I had to wonder if your account of Julie Bindel was fair, but after following your link to her own words . . . um . . . she really is a crude, nasty, and unconcerned with rational discourse. Her definition of woman as pure victim may be her experience, which would be sad, but when she assumes she can speak for feminism from this stance it is worse than sad, it is absurdly narrow.
I can remember when feminism was very explicitly about over-coming oppression, and from that standpoint it is hard to see how seeking out new minorities to oppress would fit with that. Since she herself claims to be "old school" she has no excuse. But I see Bindel more as a psychological study rather than a sociological position: She wants to abolish gender roles but her understanding of gender is so shallow that she cannot have the least clue how to go about it. Since gender plays a role in just about every social interaction that a human can have, has she really given thought to restructuring every social interaction? Never mind how to do it, just what the restructuring would consist of? If she had, bothering transgender people would be very far down her list of concerns.
But I suspect this is all psychologically driven, that she is not at all happy with herself, and that the idea that women could be happy with themselves as women (not self-defining themselves as victims) is not an idea she is willing to entertain, and thus MtF transgenders do hit a real nerve.

• [Task objective]: Write the next part of the comment on Julie Bindel, picking up right after its final sentence. The material after this point stands apart from the comment on Julie Bindel.

Data items:
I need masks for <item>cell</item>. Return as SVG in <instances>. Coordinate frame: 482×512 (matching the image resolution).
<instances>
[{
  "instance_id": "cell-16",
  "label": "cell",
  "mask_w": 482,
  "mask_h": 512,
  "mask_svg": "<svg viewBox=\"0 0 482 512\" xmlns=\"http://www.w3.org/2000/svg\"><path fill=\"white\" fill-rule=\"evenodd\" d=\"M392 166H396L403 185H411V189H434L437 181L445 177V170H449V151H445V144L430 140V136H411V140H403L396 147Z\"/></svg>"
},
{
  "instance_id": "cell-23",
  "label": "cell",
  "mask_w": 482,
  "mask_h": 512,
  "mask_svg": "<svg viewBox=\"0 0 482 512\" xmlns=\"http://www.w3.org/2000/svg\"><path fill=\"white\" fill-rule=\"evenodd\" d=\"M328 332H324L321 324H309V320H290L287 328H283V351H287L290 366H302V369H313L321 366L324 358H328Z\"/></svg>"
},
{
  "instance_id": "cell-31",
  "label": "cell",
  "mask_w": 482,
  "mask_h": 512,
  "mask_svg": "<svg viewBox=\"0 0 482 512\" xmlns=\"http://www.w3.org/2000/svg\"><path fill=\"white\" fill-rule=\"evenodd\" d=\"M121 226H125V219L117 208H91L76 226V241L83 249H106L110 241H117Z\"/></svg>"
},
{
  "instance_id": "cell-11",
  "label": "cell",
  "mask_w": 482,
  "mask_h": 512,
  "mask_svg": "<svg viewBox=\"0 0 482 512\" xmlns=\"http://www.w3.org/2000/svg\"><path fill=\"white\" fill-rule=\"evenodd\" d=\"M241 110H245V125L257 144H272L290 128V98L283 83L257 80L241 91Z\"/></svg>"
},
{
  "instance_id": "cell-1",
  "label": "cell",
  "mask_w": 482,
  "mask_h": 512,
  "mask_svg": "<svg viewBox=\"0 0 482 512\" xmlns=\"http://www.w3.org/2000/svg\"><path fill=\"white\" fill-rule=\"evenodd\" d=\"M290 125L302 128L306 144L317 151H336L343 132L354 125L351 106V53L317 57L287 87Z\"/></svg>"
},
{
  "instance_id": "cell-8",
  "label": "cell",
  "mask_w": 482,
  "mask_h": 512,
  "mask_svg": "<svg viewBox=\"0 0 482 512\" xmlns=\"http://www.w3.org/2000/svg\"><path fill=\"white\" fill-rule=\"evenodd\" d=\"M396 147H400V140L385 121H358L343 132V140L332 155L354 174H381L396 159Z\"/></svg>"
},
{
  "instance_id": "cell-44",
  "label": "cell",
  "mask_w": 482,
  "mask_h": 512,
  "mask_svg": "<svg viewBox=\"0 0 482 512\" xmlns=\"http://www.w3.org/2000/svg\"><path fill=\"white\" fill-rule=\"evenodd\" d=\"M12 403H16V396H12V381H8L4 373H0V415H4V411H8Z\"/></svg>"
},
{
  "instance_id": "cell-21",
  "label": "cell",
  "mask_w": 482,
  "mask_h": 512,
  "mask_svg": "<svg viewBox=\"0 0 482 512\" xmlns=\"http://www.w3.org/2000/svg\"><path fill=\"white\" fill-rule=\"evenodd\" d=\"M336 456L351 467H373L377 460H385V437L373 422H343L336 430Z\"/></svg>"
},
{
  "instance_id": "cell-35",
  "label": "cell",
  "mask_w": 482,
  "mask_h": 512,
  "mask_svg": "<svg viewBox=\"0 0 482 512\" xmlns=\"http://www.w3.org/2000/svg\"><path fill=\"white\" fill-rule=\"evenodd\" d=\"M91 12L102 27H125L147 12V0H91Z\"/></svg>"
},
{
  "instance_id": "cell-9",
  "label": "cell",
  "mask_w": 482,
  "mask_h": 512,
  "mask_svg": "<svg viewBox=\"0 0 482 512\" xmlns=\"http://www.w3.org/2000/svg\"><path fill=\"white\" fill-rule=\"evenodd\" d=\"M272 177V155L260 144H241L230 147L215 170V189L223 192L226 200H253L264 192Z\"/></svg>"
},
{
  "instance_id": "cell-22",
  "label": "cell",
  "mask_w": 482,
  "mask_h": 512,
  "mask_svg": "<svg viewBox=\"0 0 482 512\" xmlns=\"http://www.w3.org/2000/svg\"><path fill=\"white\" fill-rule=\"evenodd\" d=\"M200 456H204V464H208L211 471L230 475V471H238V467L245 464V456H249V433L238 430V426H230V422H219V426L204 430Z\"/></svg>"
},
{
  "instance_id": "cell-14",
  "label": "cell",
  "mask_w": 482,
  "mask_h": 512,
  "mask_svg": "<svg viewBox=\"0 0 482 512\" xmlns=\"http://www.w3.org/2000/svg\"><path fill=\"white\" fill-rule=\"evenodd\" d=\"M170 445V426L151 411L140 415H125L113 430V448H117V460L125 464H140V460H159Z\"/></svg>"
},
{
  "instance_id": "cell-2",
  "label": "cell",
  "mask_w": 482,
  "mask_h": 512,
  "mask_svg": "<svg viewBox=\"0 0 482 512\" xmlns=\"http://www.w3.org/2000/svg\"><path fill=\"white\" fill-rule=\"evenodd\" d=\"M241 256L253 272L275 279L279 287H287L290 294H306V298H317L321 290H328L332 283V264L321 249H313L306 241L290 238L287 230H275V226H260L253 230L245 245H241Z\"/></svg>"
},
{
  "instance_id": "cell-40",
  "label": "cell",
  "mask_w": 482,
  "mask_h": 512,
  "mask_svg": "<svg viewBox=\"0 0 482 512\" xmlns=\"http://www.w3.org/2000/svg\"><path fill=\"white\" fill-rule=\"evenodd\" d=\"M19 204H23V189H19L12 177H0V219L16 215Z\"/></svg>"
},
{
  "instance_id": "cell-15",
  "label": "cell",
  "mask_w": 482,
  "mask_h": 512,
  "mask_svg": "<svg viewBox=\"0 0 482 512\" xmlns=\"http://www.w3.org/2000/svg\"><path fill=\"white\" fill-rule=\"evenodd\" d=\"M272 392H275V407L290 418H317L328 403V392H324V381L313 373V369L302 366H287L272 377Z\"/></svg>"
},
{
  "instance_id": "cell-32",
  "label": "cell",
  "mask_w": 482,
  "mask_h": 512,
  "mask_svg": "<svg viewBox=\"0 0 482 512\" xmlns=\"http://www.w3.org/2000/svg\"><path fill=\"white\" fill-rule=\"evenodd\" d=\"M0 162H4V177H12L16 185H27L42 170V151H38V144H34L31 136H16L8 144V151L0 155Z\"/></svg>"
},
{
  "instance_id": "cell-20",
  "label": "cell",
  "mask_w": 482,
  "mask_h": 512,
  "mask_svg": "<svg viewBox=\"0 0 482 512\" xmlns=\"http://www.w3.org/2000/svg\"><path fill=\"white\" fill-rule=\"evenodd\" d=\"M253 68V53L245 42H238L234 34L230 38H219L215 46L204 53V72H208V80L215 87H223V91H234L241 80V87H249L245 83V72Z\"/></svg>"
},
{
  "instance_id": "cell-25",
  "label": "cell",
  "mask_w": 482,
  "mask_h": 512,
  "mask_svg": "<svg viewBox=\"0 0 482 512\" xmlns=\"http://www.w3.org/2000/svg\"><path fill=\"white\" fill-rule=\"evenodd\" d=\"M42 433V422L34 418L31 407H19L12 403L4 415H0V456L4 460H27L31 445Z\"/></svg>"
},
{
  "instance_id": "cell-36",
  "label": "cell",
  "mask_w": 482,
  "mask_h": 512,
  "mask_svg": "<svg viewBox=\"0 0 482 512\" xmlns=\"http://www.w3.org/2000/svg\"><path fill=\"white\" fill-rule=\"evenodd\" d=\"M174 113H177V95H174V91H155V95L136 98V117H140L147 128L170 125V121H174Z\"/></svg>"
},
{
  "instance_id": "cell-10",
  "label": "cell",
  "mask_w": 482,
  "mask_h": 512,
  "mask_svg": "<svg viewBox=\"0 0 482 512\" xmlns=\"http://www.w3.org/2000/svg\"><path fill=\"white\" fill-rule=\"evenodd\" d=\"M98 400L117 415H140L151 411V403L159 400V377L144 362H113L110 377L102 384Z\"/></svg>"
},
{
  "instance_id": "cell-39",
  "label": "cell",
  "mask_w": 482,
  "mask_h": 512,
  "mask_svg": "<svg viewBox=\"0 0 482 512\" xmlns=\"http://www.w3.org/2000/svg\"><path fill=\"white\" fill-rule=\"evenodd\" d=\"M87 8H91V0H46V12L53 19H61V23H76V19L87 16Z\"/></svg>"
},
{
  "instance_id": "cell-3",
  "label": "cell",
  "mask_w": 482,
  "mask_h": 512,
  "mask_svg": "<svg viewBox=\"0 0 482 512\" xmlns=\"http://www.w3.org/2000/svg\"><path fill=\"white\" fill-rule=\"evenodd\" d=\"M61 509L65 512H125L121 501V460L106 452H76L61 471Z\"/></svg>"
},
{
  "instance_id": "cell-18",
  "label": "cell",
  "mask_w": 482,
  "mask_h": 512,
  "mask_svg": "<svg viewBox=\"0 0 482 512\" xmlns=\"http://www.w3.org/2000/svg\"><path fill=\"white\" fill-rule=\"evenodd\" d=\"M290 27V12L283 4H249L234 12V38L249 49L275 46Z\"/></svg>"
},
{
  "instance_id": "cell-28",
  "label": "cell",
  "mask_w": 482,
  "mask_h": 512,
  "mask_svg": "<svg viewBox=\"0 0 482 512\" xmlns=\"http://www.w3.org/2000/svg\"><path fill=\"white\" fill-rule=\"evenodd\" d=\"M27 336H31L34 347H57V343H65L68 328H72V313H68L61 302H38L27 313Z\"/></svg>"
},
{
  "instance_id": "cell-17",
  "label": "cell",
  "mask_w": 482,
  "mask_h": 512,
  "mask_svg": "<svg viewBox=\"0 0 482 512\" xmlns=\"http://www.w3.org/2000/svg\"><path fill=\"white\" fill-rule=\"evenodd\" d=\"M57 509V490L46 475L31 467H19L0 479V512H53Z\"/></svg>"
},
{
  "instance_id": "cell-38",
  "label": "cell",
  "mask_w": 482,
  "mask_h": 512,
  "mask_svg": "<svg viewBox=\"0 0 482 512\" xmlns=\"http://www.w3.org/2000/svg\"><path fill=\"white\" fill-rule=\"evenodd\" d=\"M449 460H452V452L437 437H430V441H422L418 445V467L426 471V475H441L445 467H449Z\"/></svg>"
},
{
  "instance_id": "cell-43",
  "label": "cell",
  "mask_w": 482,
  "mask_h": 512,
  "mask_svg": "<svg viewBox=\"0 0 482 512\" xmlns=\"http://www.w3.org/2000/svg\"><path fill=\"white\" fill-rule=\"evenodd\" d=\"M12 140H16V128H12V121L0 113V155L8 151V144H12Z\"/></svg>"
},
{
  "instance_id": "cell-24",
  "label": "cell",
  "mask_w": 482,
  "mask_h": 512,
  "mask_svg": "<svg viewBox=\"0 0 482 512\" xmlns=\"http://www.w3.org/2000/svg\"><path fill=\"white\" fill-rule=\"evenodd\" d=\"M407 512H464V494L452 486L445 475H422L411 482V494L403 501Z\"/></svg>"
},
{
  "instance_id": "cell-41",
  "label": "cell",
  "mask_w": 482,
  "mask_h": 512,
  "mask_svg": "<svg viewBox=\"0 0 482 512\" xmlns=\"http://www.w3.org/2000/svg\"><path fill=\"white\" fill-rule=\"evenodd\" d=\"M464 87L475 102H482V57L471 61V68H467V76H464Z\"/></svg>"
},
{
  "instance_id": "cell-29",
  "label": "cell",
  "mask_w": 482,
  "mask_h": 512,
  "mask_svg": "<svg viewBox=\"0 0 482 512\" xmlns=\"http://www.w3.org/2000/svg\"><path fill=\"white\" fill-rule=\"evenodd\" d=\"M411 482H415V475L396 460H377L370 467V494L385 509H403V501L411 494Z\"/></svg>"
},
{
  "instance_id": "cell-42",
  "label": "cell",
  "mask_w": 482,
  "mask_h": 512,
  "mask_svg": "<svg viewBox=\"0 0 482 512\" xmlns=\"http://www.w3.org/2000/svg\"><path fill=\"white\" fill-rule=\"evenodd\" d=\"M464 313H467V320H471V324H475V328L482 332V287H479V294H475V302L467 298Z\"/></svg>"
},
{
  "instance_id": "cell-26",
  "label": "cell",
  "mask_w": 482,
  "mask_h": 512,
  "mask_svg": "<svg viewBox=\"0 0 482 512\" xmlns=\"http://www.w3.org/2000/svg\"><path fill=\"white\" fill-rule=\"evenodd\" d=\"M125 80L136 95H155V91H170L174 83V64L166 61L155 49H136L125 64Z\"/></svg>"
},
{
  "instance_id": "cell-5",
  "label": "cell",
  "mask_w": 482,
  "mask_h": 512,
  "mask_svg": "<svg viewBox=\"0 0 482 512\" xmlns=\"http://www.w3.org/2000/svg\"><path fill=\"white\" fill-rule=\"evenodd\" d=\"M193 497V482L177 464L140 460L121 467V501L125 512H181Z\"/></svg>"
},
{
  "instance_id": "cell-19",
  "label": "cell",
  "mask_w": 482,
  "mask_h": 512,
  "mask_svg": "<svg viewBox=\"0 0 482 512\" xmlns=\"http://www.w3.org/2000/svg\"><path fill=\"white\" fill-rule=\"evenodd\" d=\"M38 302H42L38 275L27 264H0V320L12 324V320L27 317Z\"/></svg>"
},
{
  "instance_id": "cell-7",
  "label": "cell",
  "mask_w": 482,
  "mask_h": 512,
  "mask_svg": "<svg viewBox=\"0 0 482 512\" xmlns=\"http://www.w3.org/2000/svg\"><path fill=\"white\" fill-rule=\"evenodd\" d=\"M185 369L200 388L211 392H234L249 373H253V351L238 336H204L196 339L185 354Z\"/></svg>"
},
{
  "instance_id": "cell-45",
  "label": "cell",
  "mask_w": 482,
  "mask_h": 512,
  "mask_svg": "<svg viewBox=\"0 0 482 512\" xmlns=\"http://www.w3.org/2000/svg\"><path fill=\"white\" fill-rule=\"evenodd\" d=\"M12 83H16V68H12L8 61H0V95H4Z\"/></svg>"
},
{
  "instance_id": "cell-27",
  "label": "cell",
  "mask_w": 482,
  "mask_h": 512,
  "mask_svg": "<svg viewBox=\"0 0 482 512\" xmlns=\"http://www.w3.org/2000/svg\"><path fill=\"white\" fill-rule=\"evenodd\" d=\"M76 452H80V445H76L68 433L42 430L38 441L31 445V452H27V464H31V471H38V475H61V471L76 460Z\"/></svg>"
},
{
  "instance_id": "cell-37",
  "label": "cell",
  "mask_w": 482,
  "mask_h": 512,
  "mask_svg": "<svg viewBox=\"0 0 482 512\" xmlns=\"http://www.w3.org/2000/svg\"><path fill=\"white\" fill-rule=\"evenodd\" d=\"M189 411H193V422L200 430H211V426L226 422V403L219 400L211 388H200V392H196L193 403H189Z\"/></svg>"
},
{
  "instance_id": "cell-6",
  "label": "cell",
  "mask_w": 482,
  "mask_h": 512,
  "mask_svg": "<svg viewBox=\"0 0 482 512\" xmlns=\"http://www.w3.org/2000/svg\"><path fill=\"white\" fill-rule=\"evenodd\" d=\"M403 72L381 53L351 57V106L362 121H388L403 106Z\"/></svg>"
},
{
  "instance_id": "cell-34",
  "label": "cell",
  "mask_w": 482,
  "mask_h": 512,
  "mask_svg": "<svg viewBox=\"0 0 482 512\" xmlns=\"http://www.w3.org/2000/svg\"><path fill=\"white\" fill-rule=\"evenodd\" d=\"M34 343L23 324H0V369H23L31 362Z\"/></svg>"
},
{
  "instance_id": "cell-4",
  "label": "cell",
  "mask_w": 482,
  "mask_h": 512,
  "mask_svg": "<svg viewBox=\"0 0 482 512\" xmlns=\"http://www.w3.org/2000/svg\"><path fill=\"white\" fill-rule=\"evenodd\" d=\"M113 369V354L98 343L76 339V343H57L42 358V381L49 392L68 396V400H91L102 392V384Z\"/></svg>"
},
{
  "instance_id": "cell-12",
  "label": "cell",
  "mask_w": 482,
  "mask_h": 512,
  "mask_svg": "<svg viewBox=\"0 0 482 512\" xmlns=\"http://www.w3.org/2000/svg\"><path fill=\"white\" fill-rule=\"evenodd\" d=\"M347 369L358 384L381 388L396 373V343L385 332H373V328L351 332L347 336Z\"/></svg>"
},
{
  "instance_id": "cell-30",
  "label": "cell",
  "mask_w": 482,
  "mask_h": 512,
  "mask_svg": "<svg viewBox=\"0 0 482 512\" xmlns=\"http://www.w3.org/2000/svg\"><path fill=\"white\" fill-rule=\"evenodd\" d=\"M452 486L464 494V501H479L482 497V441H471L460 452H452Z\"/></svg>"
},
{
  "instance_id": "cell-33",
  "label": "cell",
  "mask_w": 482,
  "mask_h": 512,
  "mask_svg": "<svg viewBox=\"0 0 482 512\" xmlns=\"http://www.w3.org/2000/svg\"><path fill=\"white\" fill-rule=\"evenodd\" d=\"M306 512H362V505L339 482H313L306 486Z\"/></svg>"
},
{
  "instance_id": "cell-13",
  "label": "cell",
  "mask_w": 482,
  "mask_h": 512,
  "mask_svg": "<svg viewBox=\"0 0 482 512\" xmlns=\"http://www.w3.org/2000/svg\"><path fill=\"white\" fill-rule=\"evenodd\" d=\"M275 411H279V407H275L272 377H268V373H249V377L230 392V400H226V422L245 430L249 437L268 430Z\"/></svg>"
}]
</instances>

• [Result for this task]:
I admit, her words remind me a bit of Janet(?) Raymond, "Transexual Empire" (from a couple of decades back) a very emotional and persuasive expose of the "transgender industry," which was fine, until you thought about it, and then it just all fell apart. Raymond criticizes the doctors but saves her hatred for the patients, and then you begin to wonder. I hope I am not projecting Raymond onto Bindel, but the style of thought did seem similar.
. . . Ah, well. Good luck on the future of your account of this debate, Helen! The Fates are kind.
But yes, Raymond features, however Bindel's principal influence is the neo-Stalinist Sheila Jeffreys, whom she has interviewed several times for the Guardian. Jeffreys has a far wider set of hatreds than Raymond manages, becoming more of a feminist taliban imposing her world view and suppressing all others than challenging oppression per se.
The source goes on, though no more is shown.